LEVEL 4 – Manager: At this level you have not yet fully developed and implemented inventory management policies and procedures or engaged fully with all those involved in inventory management decision making and execution. Your next steps should be to focus on the completeness of your policies, procedures and processes and then training all personnel in the correct execution and implementation of these.
LEVEL 3 – Administrator: As an administrator you have a very transactional approach to spare parts inventory management. Administrators ensure the bookkeeping is essentially correct but usually are not very proactive in ensuring stock levels are within their set parameters.
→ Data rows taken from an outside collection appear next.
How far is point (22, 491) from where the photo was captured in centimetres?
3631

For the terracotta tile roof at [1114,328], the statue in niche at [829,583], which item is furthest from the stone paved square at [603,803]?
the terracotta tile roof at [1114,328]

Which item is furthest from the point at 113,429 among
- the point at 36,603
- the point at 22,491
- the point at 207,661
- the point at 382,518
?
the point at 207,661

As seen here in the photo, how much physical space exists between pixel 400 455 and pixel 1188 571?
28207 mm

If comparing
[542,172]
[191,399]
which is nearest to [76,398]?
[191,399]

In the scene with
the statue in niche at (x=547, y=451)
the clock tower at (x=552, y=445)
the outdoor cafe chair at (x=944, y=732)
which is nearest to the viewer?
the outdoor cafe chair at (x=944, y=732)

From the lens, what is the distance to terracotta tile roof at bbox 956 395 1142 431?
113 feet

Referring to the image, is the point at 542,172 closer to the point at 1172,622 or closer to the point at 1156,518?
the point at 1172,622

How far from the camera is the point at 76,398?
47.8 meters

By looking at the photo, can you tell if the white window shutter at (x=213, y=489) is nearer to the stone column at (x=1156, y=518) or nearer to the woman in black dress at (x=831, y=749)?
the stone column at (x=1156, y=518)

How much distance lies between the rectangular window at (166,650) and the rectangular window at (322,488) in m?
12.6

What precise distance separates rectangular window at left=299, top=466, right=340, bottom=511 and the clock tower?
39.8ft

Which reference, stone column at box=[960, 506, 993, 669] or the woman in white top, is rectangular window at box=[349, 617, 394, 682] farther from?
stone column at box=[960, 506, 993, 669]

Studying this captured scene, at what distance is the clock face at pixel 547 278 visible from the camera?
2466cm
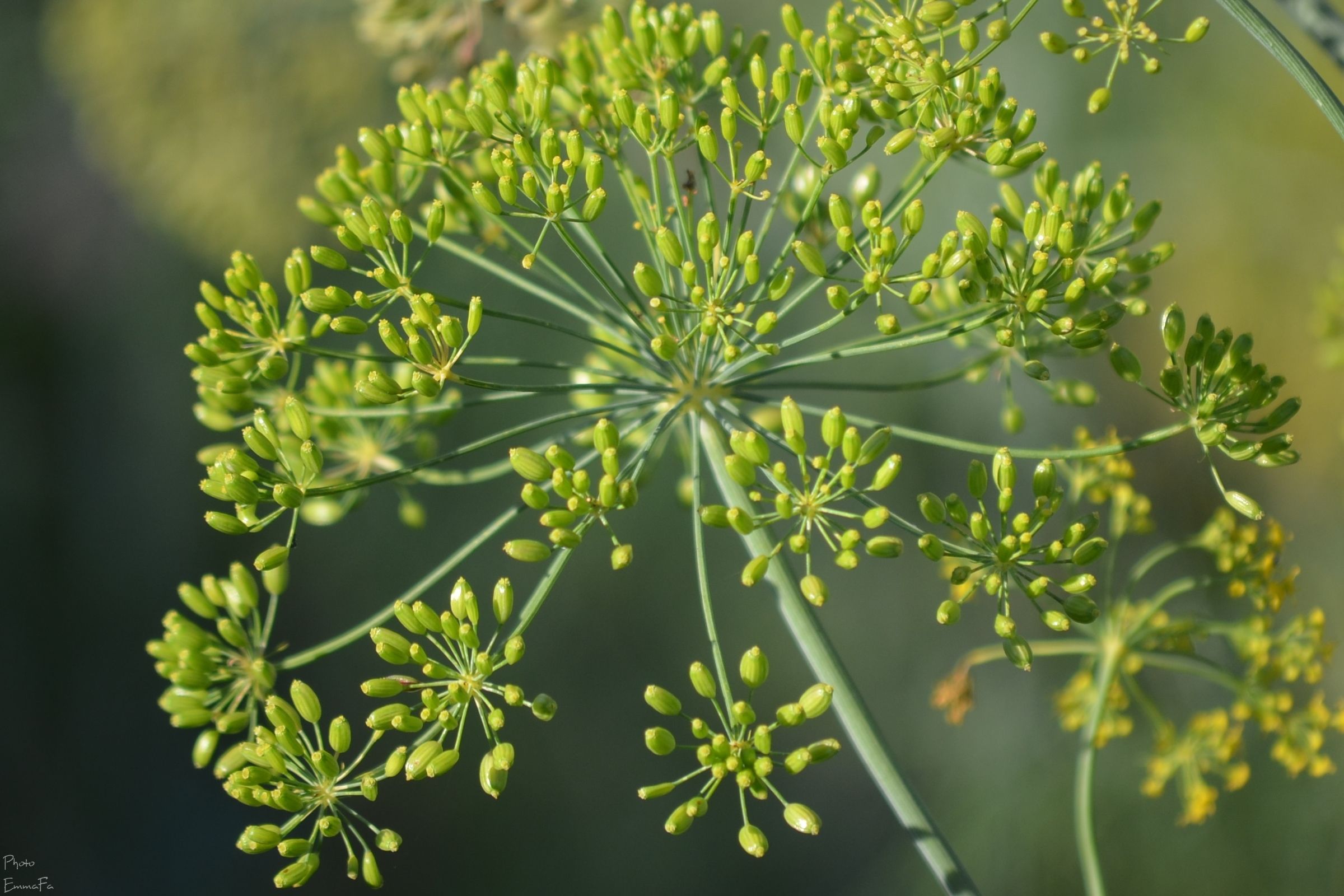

Administrators often do well in one or two areas and from that convince themselves everything is OK. You will have lots to do to improve, so you must decide where to prioritize your improvement efforts.
LEVEL 2 – Band-Aider: As the name suggests a Band-Aider spends time applying corrective fixes to problems and issues that arise but not sufficient time and effort to implementing a lasting repair. Users generally have a low level of trust in the system and it almost goes without saying that they will not be engaged or accountable for their decisions affecting inventory levels. You need to begin building trust in the system by implementing some lasting changes that address the frustrations of your users. This should provide the springboard to lift you to higher performance.
LEVEL 1 – Firefighter: This is the lowest rung, so let’s be honest here: You have a lot of work to do, not just to reach the best practice but also to establish some control over your spare parts inventory. Start by working on storeroom administration and control, then policy and procedures, then inventory management process.You may be spending most of your time, energy and money expediting emergency orders, so you will need to ensure you get the right level of management support to allocate the time and resources get some momentum in your drive to best practice.
Identifying your position on our stages of excellence is the easy part. The real work starts when you decide you are going to develop your systems to move up the ladder.